■ Activity:
Every line of the records that holds the word "scroll" should be copied.
*** Opening of Available records ***
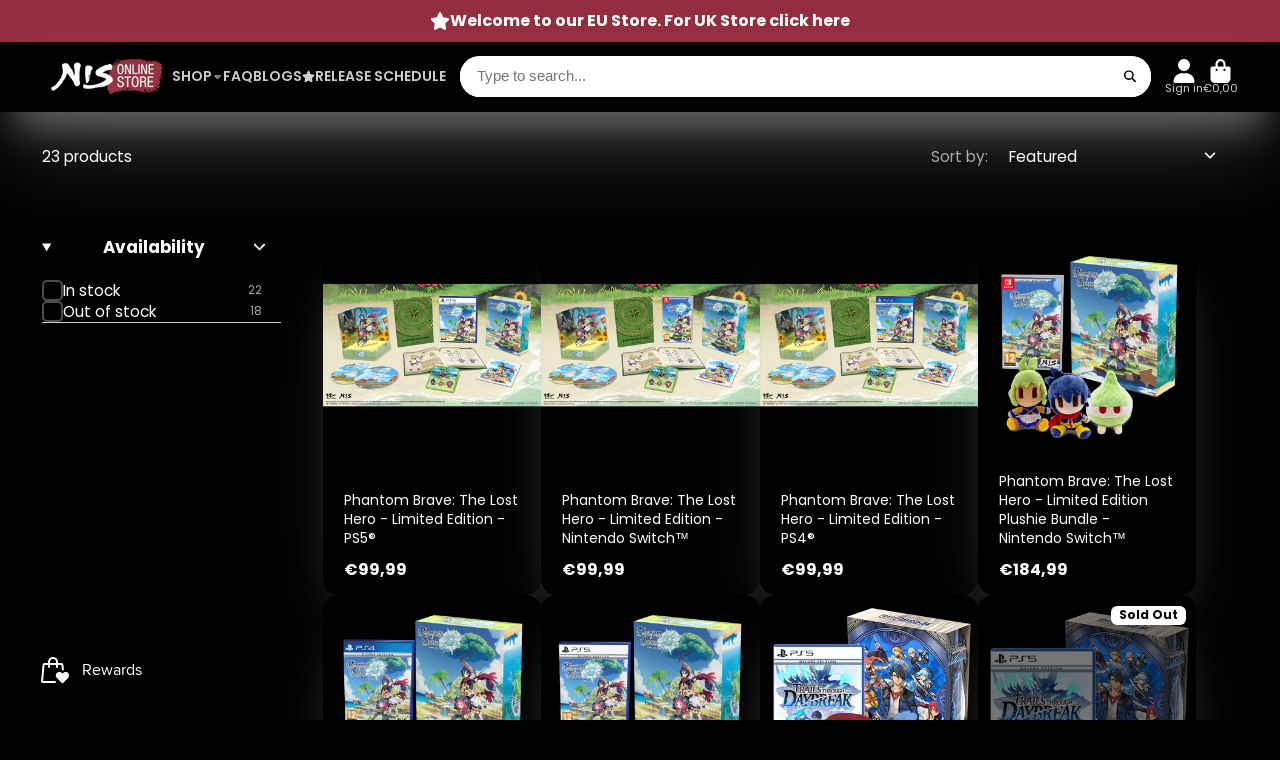

--- FILE ---
content_type: text/css
request_url: https://eustore.nisaeurope.com/cdn/shop/t/20/assets/main-navigation-mobile.css?v=142842156302117750981696587328
body_size: -51
content:
.\#main-navigation-mobile{margin-right:1rem}.\#main-navigation-mobile-icon .\#icon{--size: 2rem}.\#main-navigation-mobile-drawer{position:relative;height:100%;overflow-y:auto}.\#main-navigation-mobile-drawer-close{position:relative;color:var(--color-g-fg);position:absolute;top:1rem;right:-3rem}.\#main-navigation-mobile-drawer-close .\#icon{--size: 2rem}.\#main-navigation-mobile-drawer-inner{overflow:hidden;height:100%;background:#fff}.\#main-navigation-mobile-trigger{cursor:pointer}.\#main-navigation-mobile-social-profiles{padding:1rem 1.5rem}.\#main-navigation-mobile-stage{position:relative;height:100%}.\#main-navigation-mobile-stage[data-current="1"] .\#main-navigation-mobile-stage-inner{transform:translate(-25%)}.\#main-navigation-mobile-stage[data-current="2"] .\#main-navigation-mobile-stage-inner{transform:translate(-50%)}.\#main-navigation-mobile-stage[data-current="3"] .\#main-navigation-mobile-stage-inner{transform:translate(-75%)}.\#main-navigation-mobile-stage-inner{transition:var(--transition-base);transform:translate(0);top:0;left:0;width:100%;height:100%;position:absolute;backface-visibility:hidden;width:400%;display:flex}.\#main-navigation-mobile-stage-lvl{flex:1;height:100%;overflow-y:auto}.\#main-navigation-mobile-nav-check:not(:checked)+.\#main-navigation-mobile-nav{display:none}.\#main-navigation-mobile-nav-back{padding:1rem 1.5rem;display:flex;align-items:center;gap:1rem;font-weight:var(--font-body-weight-bold);background-color:#ededed;cursor:pointer;opacity:.85}.\#main-navigation-mobile-nav-back .\#icon{--size: 1.15rem}.\#main-navigation-mobile-nav-item{border-bottom:1px solid #ededed}.\#main-navigation-mobile-nav-inner{padding:1.5rem}.\#main-navigation-mobile-nav-link{text-decoration:none;color:inherit;display:flex;align-items:center;justify-content:space-between;padding:1rem 1.5rem;cursor:pointer}.\#main-navigation-mobile-nav-link .\#icon{--size: 1.25rem}.\#main-navigation-mobile-nav-link:focus-visible{outline:none}.\#main-navigation-mobile-nav-title{font-size:1.15rem;font-weight:var(--font-body-weight-bold)}.\#main-navigation-mobile-nav-title+.\#main-navigation-mobile-nav-item{border-top:1px solid #ededed}.\#main-navigation-mobile-nav-title+.\#main-navigation-mobile-nav-inner{padding-top:0}.\#main-navigation-mobile-nav-title-link{display:block;padding:1.5rem;text-decoration:none;color:inherit}.\#main-navigation-mobile-nav-submenu>summary{cursor:pointer;list-style:none}.\#main-navigation-mobile-nav-submenu>summary::marker,.\#main-navigation-mobile-nav-submenu>summary::-webkit-details-marker{display:none}.\#main-navigation-mobile-nav-submenu-list{padding:0 1.5rem 1rem 2.5rem}.\#main-navigation-mobile-nav-submenu-list-item{display:block;text-decoration:none;color:inherit}.\#main-navigation-mobile-nav-submenu-list-item:not(:last-child){margin-bottom:.8rem}.\#main-navigation-mobile-nav-mega-images{display:flex;flex-direction:column;gap:1.5rem}.\#main-navigation-mobile-browsing-history.\@hide-product-title .\#main-navigation-product-card-title,.\#main-navigation-mobile-browsing-history.\@hide-product-price .\#main-navigation-product-card-price{display:none}
/*# sourceMappingURL=/cdn/shop/t/20/assets/main-navigation-mobile.css.map?v=142842156302117750981696587328 */


--- FILE ---
content_type: text/javascript
request_url: https://eustore.nisaeurope.com/cdn/shop/t/20/assets/collection-nav-item.js?v=113226528263084669921696409008
body_size: -498
content:
(async()=>{const{Core}=await importModule("Core");customElements.define("collection-nav-item",class extends Core{render(){this.addEventListener("click",this._handleClick.bind(this))}_handleClick(e){e.preventDefault(),this.publish("navigation:change",{url:this.getAttribute("to")})}})})();
//# sourceMappingURL=/cdn/shop/t/20/assets/collection-nav-item.js.map?v=113226528263084669921696409008


--- FILE ---
content_type: text/javascript
request_url: https://eustore.nisaeurope.com/cdn/shop/t/20/assets/browsing-history-promise.js?v=111912303606460095271696409006
body_size: -303
content:
export const BrowsingHistoryPromise=(async()=>{const{Core}=await importModule("Core"),{fetchHTML,$clone,Routes}=await importModule("Utils"),LS_HISTORY="browsingHistory",ROOT_PRODUCTS_URL=Routes("root")==="/"?`${Routes("root")}products`:`${Routes("root")}/products`;return class extends Core{$productCards=[];updatedHistory=[];async _getProductCardTemplates(rqSectionId,template,limit=this.history.length){(await Promise.all(this.history.map(async productHandle=>{const cardTemplate=(await fetchHTML(`${ROOT_PRODUCTS_URL}/${productHandle}?section_id=${rqSectionId}`)).querySelector(template);return cardTemplate?{template:$clone(cardTemplate),productHandle}:null}))).slice(0,limit).map(item=>{item&&(this.$productCards.push(item.template),this.updatedHistory.push(item.productHandle))})}_initContainer(template){this.$container=$clone(template).firstElementChild}_setContainerContent(wrapperSelector){(wrapperSelector?this.$container.querySelector(wrapperSelector):this.$container).replaceChildren(...this.$productCards)}_showHistory(template){this.replaceChild(this.$container,template)}_updateLocalHistory(){this.updatedHistory.length?localStorage.setItem(LS_HISTORY,JSON.stringify(this.updatedHistory)):localStorage.removeItem(LS_HISTORY)}get history(){return JSON.parse(localStorage.getItem(LS_HISTORY))}}})();
//# sourceMappingURL=/cdn/shop/t/20/assets/browsing-history-promise.js.map?v=111912303606460095271696409006


--- FILE ---
content_type: text/javascript
request_url: https://eustore.nisaeurope.com/cdn/shop/t/20/assets/collection-modal-filters.js?v=150658637635304222441696409007
body_size: -583
content:
(async()=>{const{Core}=await importModule("Core");customElements.define("collection-modal-filters",class extends Core{subscriptions={"collection:updated":"_onCollectionChange"};render(){this.subscribe("collection:updated")}_onCollectionChange({doc}){this.replaceChildren(...doc.querySelector(`${this.getAttribute("target")}`).content.querySelector(`${this.tagName}[section-id=${this.sectionId}]`).cloneNode(!0).childNodes)}})})();
//# sourceMappingURL=/cdn/shop/t/20/assets/collection-modal-filters.js.map?v=150658637635304222441696409007


--- FILE ---
content_type: text/javascript
request_url: https://eustore.nisaeurope.com/cdn/shop/t/20/assets/scroll-to-top-button.js?v=142925847280625569881696409009
body_size: -445
content:
(async()=>{const{Core}=await importModule("Core"),CN_ACTIVE="!active";customElements.define("scroll-to-top-button",class extends Core{elements={trigger:"[data-trigger]",button:"[data-button]"};render(){this._handleTrigger(),this._handleClick()}_handleTrigger(){new IntersectionObserver(entries=>{this.active=!entries[0].isIntersecting}).observe(this.$trigger)}_handleClick(){this.addEventListener("click",this._onClick.bind(this))}_onClick(){window.scrollTo({top:0,behavior:"smooth"})}set active(state){this.$button.classList.toggle(CN_ACTIVE,state)}})})();
//# sourceMappingURL=/cdn/shop/t/20/assets/scroll-to-top-button.js.map?v=142925847280625569881696409009


--- FILE ---
content_type: text/javascript
request_url: https://eustore.nisaeurope.com/cdn/shop/t/20/assets/collection-active-filter.js?v=107487180362428808911696409009
body_size: -527
content:
(async()=>{const{Core}=await importModule("Core");customElements.define("collection-active-filter",class extends Core{render(){this.addEventListener("click",this._handleClick.bind(this))}_handleClick(){this.publish("filter:change",{url:this.getAttribute("remove-url")})}})})();
//# sourceMappingURL=/cdn/shop/t/20/assets/collection-active-filter.js.map?v=107487180362428808911696409009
*** Close of Available records ***
■ Exercise result:
request_url: https://eustore.nisaeurope.com/cdn/shop/t/20/assets/scroll-to-top-button.js?v=142925847280625569881696409009
(async()=>{const{Core}=await importModule("Core"),CN_ACTIVE="!active";customElements.define("scroll-to-top-button",class extends Core{elements={trigger:"[data-trigger]",button:"[data-button]"};render(){this._handleTrigger(),this._handleClick()}_handleTrigger(){new IntersectionObserver(entries=>{this.active=!entries[0].isIntersecting}).observe(this.$trigger)}_handleClick(){this.addEventListener("click",this._onClick.bind(this))}_onClick(){window.scrollTo({top:0,behavior:"smooth"})}set active(state){this.$button.classList.toggle(CN_ACTIVE,state)}})})();
//# sourceMappingURL=/cdn/shop/t/20/assets/scroll-to-top-button.js.map?v=142925847280625569881696409009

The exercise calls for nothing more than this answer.